Reginald Slitherbottom: Oh no mistake, old bean. For I've earned doctorates twice over. Once in the field of Advance Adventure Archeology, and again in the field of Whip-Crack-ology. (Whip crack sound.)
Kreel: Okay, that's dumb, but you know what, who cares! Bring on the treasure! Is there a big vat of gold coins we can dive into, oooh, or is only a bathtub of rubies?
Reginald Slitherbottom: Sadly, the practice of bathing in tubs of cut gems was discontinued years ago due to all the scratches one would get. But fear not, many a wonder awaits you on the other side of this vault door.
(Sounds of the vault door opening.)
Kreel: Woah! Now we're talking! Look at all this stuff! Racks and racks of bling and bling! Is that a jewel encrusted crown?!
Reginald Slitherbottom: Ah, good eye. That's the jewel encrusted Crown of Plesaxe. But don't touch it, it's cursed!
Lobbo: Is that a gold rubber ducky, Lobbo-Lobbo?!
Reginald Slitherbottom: The Golden Rubber Ducky of Kradoon. But don't touch it, it's cursed!
Kreel: Is that a pair of fuzzy slippers?
Reginald Slitherbottom: Ah the Fuzzy Slippers of Kheed. But don't touch them, they're cursed!
Lobbo: Oh my! Anything in here not cursed, Lobbo-Lobbo?
Reginald Slitherbottom: Hmm, yes good question. Let's see, um that's cursed. Yes, that one, big time, cursed. Double cursed. Oh, there, the Scepter of Anka-man-tah.
Kreel: Not cursed?
Reginald Slitherbottom: No, no. Well, only lightly cursed.
Kreel: Hm, well what would happen if I touched it?
Reginald Slitherbottom: Uh nothing too bad. Just, you know, boils. Big green, puss filled boils.
Kreel: Eugh, that's lightly cursed?
Reginald Slitherbottom: Certainly! For an adventurer like myself, that's just par for the course.
Lobbo: Huh? Is this trumpet-looking thing a musical instrument, Lobbo-Lobbo?
Reginald Slitherbottom: No mere instrument, my spherical friend. That's the great Flugelhorn of Tomport, made from pure Grundle bone. It's said that blowing this flugelhorn will summon the end of all existence!
Lobbo: Oh really? Let's see! (Inhales.)
Kreel: No, Lobbo! Don't blow on that!
(Lobbo spits and something breaks.)
Lobbo: Lobbo-Lobbo!
Reginald Slitherbottom: Oh no! What have you done?

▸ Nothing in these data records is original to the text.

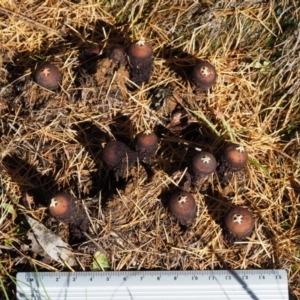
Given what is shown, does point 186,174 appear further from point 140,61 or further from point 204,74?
point 140,61

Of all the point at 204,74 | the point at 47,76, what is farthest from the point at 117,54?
the point at 204,74

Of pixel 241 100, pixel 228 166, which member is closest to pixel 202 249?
pixel 228 166

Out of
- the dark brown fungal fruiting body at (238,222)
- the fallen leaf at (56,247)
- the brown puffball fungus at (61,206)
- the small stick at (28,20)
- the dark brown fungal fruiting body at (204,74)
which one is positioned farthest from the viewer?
the small stick at (28,20)

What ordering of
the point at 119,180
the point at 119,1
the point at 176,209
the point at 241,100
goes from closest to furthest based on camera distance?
1. the point at 176,209
2. the point at 119,180
3. the point at 241,100
4. the point at 119,1

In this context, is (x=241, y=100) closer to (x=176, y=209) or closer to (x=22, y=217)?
(x=176, y=209)

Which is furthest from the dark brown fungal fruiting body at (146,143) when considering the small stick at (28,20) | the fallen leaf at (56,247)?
the small stick at (28,20)

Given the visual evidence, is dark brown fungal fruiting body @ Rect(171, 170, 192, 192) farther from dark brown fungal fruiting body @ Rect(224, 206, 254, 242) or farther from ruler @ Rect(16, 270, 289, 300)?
ruler @ Rect(16, 270, 289, 300)

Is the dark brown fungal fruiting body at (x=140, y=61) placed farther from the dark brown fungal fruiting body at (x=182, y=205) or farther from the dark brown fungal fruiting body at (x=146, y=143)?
the dark brown fungal fruiting body at (x=182, y=205)
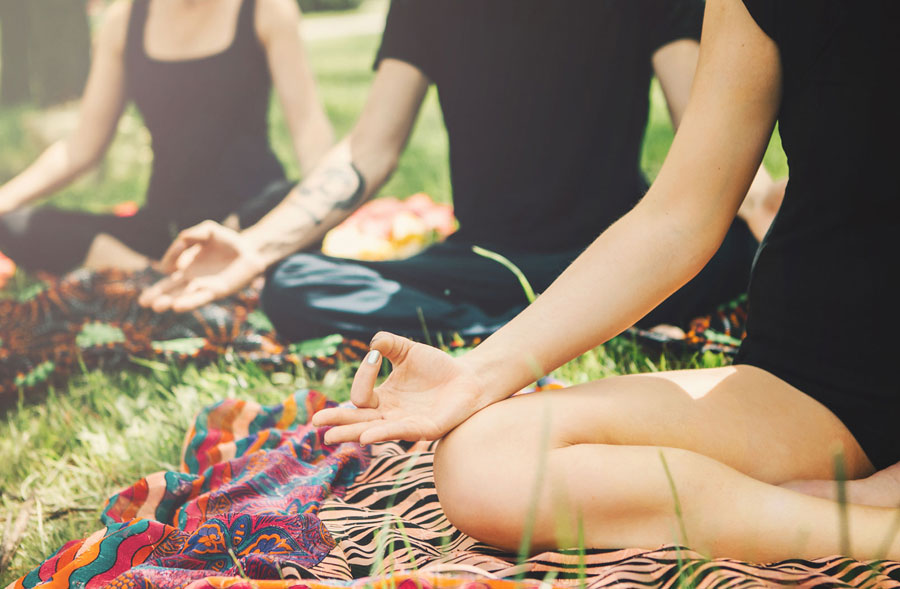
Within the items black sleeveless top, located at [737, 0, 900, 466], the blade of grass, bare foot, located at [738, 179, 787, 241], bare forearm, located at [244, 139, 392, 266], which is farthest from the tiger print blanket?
bare foot, located at [738, 179, 787, 241]

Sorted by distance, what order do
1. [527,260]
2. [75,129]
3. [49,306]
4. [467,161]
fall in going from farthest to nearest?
[75,129], [49,306], [467,161], [527,260]

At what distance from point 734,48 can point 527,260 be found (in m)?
1.07

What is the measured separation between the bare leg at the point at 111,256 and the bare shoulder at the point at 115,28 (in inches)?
26.6

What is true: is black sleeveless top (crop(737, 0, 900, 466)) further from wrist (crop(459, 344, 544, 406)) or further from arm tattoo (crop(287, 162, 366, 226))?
arm tattoo (crop(287, 162, 366, 226))

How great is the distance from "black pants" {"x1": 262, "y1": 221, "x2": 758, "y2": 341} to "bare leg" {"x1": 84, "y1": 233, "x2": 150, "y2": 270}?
0.90 metres

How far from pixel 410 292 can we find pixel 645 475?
48.6 inches

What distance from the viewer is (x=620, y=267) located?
3.54 feet

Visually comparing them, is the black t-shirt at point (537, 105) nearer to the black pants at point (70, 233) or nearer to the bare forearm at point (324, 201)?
the bare forearm at point (324, 201)

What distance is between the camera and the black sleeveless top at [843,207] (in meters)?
1.01

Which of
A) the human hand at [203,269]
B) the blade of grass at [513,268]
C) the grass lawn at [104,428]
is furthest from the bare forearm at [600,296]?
the human hand at [203,269]

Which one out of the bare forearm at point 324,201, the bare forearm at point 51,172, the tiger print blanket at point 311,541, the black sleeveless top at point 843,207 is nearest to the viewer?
the tiger print blanket at point 311,541

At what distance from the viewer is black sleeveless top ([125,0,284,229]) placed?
9.02 feet

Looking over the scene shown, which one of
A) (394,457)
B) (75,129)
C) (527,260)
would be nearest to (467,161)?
(527,260)

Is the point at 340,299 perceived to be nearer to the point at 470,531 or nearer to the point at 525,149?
the point at 525,149
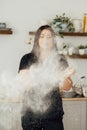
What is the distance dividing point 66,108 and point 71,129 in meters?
0.23

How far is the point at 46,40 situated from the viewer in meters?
→ 2.05

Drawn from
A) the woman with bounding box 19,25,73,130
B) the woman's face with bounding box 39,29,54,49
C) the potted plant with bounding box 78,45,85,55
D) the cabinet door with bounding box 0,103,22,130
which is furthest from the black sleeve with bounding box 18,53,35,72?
the potted plant with bounding box 78,45,85,55

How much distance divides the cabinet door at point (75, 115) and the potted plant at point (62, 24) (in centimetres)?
77

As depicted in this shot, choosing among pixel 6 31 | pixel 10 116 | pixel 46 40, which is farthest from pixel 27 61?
pixel 6 31

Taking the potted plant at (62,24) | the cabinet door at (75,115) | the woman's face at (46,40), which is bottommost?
the cabinet door at (75,115)

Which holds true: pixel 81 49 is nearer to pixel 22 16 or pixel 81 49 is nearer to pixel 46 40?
pixel 22 16

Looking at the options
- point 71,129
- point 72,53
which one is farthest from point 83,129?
point 72,53

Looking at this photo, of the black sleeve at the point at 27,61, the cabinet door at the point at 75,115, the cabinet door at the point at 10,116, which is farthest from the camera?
the cabinet door at the point at 75,115

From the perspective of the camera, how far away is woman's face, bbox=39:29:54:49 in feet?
6.68

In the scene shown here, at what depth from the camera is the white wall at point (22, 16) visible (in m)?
3.16

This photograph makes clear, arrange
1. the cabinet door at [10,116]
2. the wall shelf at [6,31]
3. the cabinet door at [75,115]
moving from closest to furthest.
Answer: the cabinet door at [10,116] < the cabinet door at [75,115] < the wall shelf at [6,31]

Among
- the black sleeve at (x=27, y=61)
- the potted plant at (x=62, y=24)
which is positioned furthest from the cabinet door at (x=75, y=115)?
the black sleeve at (x=27, y=61)

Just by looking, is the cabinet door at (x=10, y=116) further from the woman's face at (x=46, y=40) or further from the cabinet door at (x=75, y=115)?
the woman's face at (x=46, y=40)

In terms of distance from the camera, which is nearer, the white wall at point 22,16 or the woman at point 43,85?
the woman at point 43,85
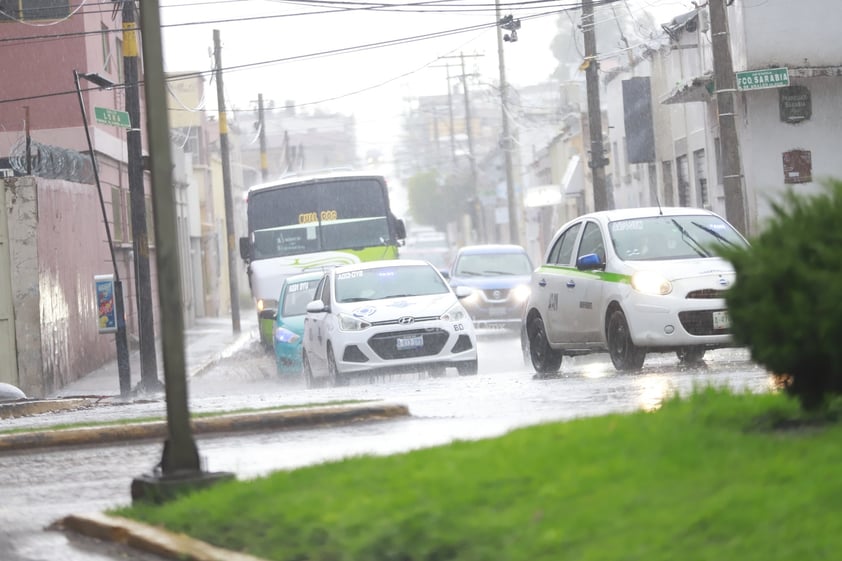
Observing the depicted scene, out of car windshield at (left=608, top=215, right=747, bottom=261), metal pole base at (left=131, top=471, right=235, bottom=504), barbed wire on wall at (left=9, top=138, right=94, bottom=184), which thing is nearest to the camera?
metal pole base at (left=131, top=471, right=235, bottom=504)

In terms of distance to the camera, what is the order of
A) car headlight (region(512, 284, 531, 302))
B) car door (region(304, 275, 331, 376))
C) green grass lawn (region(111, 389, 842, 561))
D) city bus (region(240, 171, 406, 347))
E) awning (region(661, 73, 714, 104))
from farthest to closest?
1. car headlight (region(512, 284, 531, 302))
2. awning (region(661, 73, 714, 104))
3. city bus (region(240, 171, 406, 347))
4. car door (region(304, 275, 331, 376))
5. green grass lawn (region(111, 389, 842, 561))

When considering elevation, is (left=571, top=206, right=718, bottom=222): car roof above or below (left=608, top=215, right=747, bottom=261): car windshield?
above

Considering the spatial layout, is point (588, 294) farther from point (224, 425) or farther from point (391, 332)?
point (224, 425)

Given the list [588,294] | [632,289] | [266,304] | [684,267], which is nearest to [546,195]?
[266,304]

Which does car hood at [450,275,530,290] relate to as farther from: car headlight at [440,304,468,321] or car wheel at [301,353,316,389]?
car headlight at [440,304,468,321]

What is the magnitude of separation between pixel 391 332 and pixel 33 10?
16887 mm

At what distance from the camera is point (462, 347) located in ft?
61.3

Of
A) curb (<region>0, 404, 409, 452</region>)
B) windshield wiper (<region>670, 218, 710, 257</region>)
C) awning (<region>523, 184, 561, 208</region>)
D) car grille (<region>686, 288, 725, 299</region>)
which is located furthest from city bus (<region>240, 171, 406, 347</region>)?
awning (<region>523, 184, 561, 208</region>)

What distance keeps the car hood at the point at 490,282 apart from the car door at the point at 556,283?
16.2 metres

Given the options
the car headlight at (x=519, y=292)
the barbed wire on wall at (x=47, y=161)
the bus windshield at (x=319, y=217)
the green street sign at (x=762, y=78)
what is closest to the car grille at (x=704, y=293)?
the green street sign at (x=762, y=78)

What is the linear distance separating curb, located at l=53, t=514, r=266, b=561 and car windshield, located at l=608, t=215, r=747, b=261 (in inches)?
335

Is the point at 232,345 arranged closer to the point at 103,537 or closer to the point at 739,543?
the point at 103,537

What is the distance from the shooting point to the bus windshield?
99.3 feet

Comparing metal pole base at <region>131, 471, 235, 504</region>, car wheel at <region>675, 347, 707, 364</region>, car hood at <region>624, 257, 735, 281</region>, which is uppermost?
car hood at <region>624, 257, 735, 281</region>
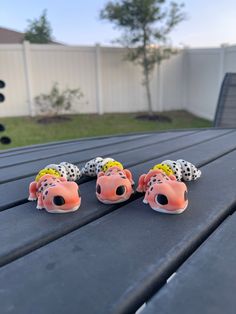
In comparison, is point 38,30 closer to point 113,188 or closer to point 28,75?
point 28,75

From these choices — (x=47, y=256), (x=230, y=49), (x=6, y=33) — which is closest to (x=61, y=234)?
(x=47, y=256)

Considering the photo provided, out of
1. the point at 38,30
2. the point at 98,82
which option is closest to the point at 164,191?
the point at 98,82

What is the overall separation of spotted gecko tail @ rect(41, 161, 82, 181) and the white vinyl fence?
230 inches

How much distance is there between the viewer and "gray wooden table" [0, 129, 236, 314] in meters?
0.39

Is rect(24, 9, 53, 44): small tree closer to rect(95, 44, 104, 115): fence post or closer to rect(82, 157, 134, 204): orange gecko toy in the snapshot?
rect(95, 44, 104, 115): fence post

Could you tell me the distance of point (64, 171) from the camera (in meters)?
0.84

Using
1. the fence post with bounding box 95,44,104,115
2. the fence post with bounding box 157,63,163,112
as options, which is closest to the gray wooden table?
the fence post with bounding box 95,44,104,115

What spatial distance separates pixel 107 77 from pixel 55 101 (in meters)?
1.49

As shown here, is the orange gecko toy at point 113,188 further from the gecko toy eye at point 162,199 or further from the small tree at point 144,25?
the small tree at point 144,25

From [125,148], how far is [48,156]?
0.35 m

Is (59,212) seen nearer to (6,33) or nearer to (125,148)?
(125,148)

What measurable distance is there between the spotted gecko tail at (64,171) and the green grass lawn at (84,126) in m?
3.88

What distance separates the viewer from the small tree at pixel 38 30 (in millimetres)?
8938

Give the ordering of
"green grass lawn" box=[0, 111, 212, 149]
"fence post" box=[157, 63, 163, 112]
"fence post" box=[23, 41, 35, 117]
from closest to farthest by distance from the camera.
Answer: "green grass lawn" box=[0, 111, 212, 149] < "fence post" box=[23, 41, 35, 117] < "fence post" box=[157, 63, 163, 112]
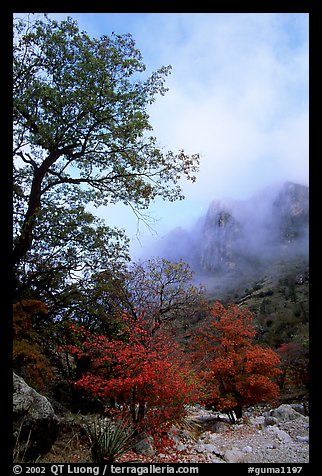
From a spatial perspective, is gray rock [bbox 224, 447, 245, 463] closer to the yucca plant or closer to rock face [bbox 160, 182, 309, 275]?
the yucca plant

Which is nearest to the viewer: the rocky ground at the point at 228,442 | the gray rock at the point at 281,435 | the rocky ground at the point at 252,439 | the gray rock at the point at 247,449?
the rocky ground at the point at 228,442

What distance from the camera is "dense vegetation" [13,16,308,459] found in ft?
16.2

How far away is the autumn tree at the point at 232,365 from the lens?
7.38 metres

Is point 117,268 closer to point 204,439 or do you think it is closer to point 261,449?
point 204,439

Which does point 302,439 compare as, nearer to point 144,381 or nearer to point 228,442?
point 228,442

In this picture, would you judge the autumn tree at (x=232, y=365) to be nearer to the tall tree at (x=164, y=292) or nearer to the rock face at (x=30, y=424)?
the tall tree at (x=164, y=292)

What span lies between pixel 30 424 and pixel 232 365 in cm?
459

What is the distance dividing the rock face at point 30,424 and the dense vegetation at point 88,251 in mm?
868

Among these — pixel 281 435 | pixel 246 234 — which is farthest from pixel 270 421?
pixel 246 234

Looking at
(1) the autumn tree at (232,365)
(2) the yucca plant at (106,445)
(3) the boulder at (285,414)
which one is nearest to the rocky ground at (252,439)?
(3) the boulder at (285,414)

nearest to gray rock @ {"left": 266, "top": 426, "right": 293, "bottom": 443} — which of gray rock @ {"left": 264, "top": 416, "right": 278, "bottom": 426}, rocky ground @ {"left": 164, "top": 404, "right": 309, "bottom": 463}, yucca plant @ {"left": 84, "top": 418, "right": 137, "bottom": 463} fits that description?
rocky ground @ {"left": 164, "top": 404, "right": 309, "bottom": 463}
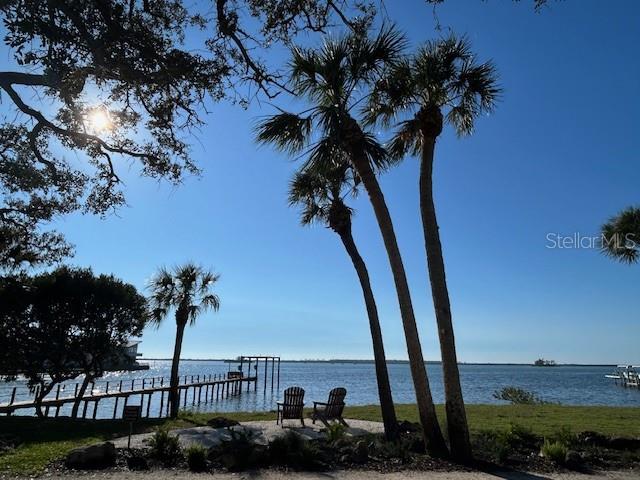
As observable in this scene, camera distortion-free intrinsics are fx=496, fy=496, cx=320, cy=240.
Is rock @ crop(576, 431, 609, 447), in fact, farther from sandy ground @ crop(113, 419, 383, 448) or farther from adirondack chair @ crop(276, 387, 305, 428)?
adirondack chair @ crop(276, 387, 305, 428)

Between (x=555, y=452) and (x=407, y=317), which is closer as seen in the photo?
(x=555, y=452)

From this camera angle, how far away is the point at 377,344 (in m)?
12.0

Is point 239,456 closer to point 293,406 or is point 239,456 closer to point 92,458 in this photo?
point 92,458

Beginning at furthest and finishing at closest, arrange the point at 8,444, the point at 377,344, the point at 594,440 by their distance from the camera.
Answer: the point at 377,344, the point at 8,444, the point at 594,440

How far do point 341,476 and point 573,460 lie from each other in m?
3.90

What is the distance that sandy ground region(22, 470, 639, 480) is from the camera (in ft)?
23.9

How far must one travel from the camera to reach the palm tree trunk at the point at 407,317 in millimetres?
8859

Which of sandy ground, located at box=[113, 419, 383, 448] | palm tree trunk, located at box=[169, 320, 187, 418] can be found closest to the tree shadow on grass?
sandy ground, located at box=[113, 419, 383, 448]

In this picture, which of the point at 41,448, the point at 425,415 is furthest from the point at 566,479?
the point at 41,448

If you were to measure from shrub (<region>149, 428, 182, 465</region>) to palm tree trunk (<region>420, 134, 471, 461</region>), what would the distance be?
468 centimetres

Kreel: What? I had to shove him away or he'd have blown that horn-thing and ended all existence! I just saved the world like a Ninja! Hah! I'm a hero.
Lobbo: Oh. End of all existence. Sorry, Lobbo misheard. I thought he said "bend" of all existence, Lobbo-lobbo.
Kreel: What would "bend of all existence" even mean?
Lobbo: Lobbo didn't know. That's why Lobbo wanted to find out, Lobbo-Lobbo.
Reginald Slitherbottom: Yes, you stopped him, but you've broken the Vase of the Scarab Queen. (Gasps.) It's cursed.
Lobbo: Ah! What are these bugs appearing everywhere?! Lobbo-Lobbo!
Reginald Slitherbottom: Ah! The Phantom Scarabs of Dread!
Lobbo: What should we do?! Lobbo-Lobbo!
Reginald Slitherbottom: You've done enough! Get out! Get out you fools! I told the press office we shouldn't let in podcasters whose press badges were in crayon! (Sounds of the vault door opening and shutting accompanied by sounds of footsteps running.) Ah no, get off me. (Whip crack,) Get back you bean, ya! (Whip crack.)
Lobbo: Kreel, we need to do something, Lobbo-Lobbo!
Kreel: (Sighs.) What can we do? He rushed us out and slammed the vault door.
Lobbo: But I feel so bad. We unleashed a curse, Lobbo-Lobbo!
Kreel: Meh. We did. Well, mostly you did. But hey, whatcha gonna do? Let the professional do his thing. Well, guess that brings us to our final segment, The Last Word.
(Serene music plays.)
Lobbo: The Last Word, Lobbo-Lobbo.
Kreel: Today we learned a valuable lesson. As wonderful as it is to chill in huge rooms of treasure, the real treasure in life in not having to deal with the consequences of your own careless mistakes.
Lobbo: What? Kreel, that's a terrible lesson, Lobbo-Lobbo.
Kreel: Well, true. But some lessons are terrible. Like that ballroom dance lesson I took once.
Lobbo: Oh, yeah. That was terrible.
Reginald Slitherbottom: (Heavy breathing.) Take that. (Whip crack.) Take that. (Whip crack.) And that. And that! (Laughs as Crossroads' Crosstalk theme plays.) Come on. I'm not done with you yet! (Whip crack.)
Kreel: This podcast was written, directed, produced, recorded, engineered, edited, mixed, mastered, released, and marketed by Kreel... Also, Lobbo was nearby.